Without considering the clustering groups, it is first evident that arrests are not uniformly distributed within the town limits of Chapel Hill. Instead, a large cluster of arrests is located in the lower left area of the map above, an area which corresponds to the UNC campus and the immediate vicinity. This cluster is unsurprising, as UNC is the hub of activity within Chapel Hill, and it is also a dense population center. Another area with a large density of arrests appears in the right half of the map, stretching along the length of Fordham Boulevard, a major roadway in Chapel Hill. Similarly, arrests appear straddled on the left half of the map in a north-south stretch, which corresponds to Martin Luther King Jr. Boulevard, another major roadway. Meanwhile, very few arrests are located to the west of Martin Luther King Jr. Boulevard, an unpopulated and forested area.

The specific clustering algorithm used above was the K-medoids algorithm. The associated distance function used with this algorithm was the Haversine distance, which computes the distance between two points on a sphere along the sphere. Because the points used with the Haversine function were latitude and longitude coordinates, and because the Earth’s shape is roughly spherical, the use of this distance function was appropriate. Furthermore, the algorithm was performed with a K value of 2, indicating the creation of two clusters. The justification for this number of clusters, which is the optimal number, is explained below. After running the algorithm, we can see that the arrests were largely separated along a line running from north to south in the middle of Chapel Hill. This separation, and not some other separation along a different line, was the optimal separation per the algorithm, indicating that a natural divider separating the west of town from the east is more appropriate than, for example, separating the north of town from the south. In this way, the primary partition for arrests in Chapel Hill is the one separating the west from the east.

The optimal value for K was determined by performing a K-medoids algorithm for varying values of K. For each value, the average silhouette width for all observations was calculated. Because a higher silhouette width value corresponds to observations being well-matched to their own cluster and poorly matched to neighboring clusters, higher silhouette widths indicate that the number of clusters chosen is appropriate. The following graph depicts the mean silhouette width for each of ten values for K.
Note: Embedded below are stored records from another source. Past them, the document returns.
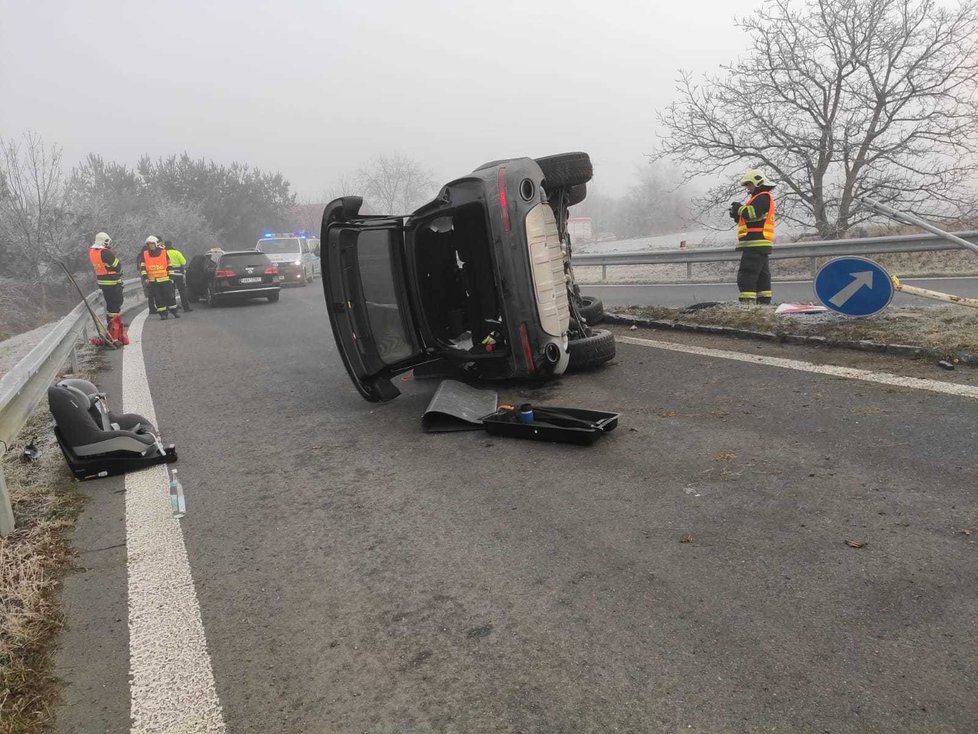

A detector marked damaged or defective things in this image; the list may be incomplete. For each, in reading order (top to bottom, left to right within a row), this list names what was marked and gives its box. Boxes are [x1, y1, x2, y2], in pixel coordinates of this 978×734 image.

overturned car [320, 151, 608, 402]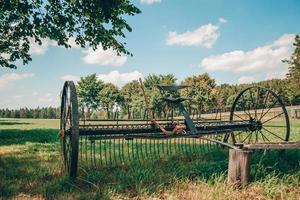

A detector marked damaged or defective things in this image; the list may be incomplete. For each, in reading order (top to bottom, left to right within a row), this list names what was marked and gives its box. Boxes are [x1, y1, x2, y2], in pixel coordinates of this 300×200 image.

rusty metal wheel [60, 80, 79, 179]
rusty metal wheel [224, 86, 290, 145]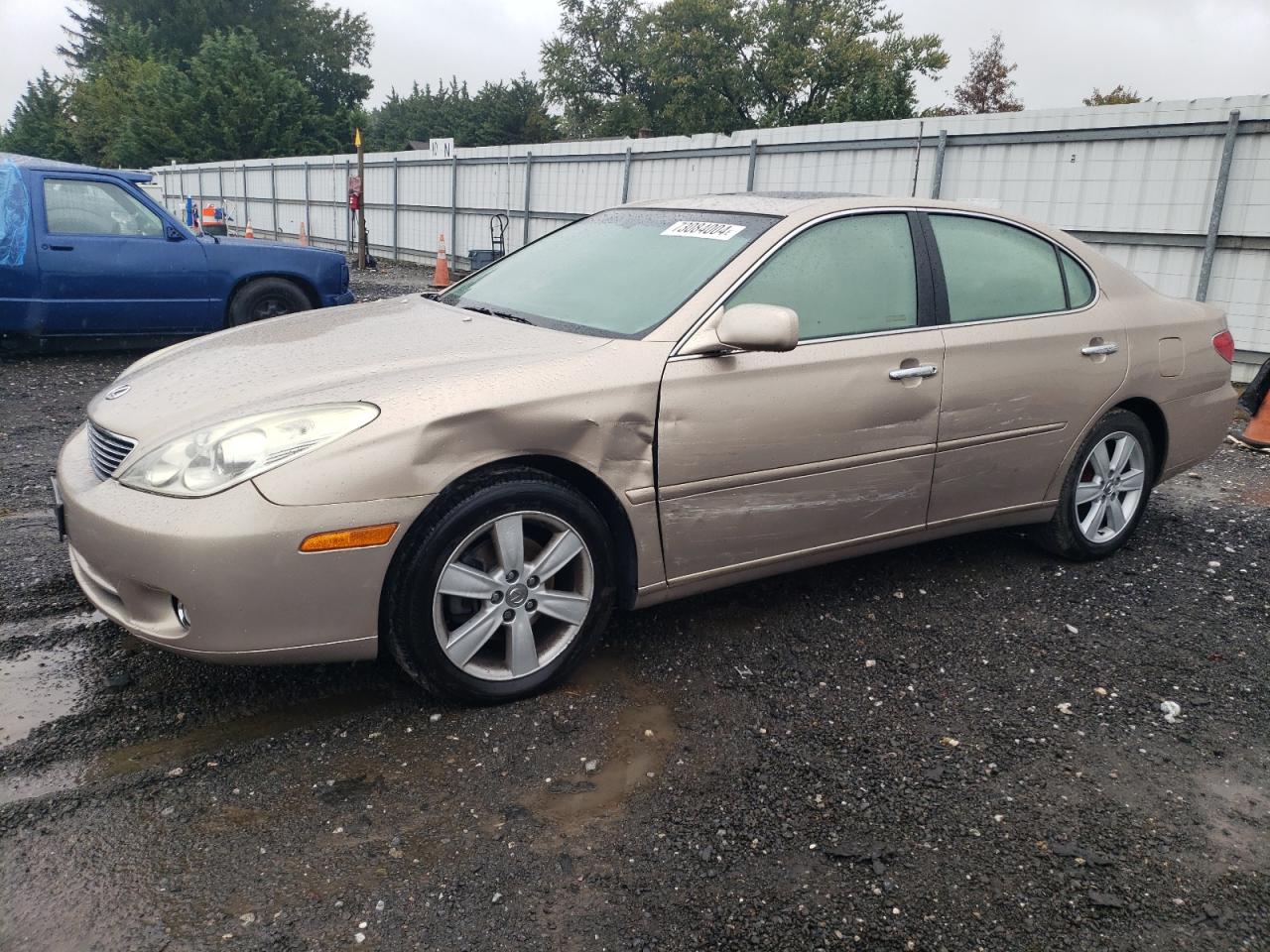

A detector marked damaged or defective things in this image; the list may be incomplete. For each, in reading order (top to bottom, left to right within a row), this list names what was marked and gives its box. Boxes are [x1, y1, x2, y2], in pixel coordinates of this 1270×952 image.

damaged front door [655, 211, 945, 586]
From the above graph, we can see that two clusters (K = 2) yields the highest average silhouette width for all arrest observations, so this number of clusters is optimal.

Conclusion

In this report, the findings of the analysis of the Chapel Hill Police Department arrest records from January 1, 2010 until August 26, 2019 were discussed. We attempted to analyze the records in four respects: temporally through the years, temporally throughout the course of the calendar year, demographically, and geographically. This analysis was conducted with the goal of discovering trends within the arrest records for the previous decade, as well as to gain insight into arrests moving into the future. Hopefully, the above results will be useful for the Chapel Hill Police Department in considering the nature of the arrests in the town and for Chapel Hill residents at large to learn about the arrests that take place in their hometown.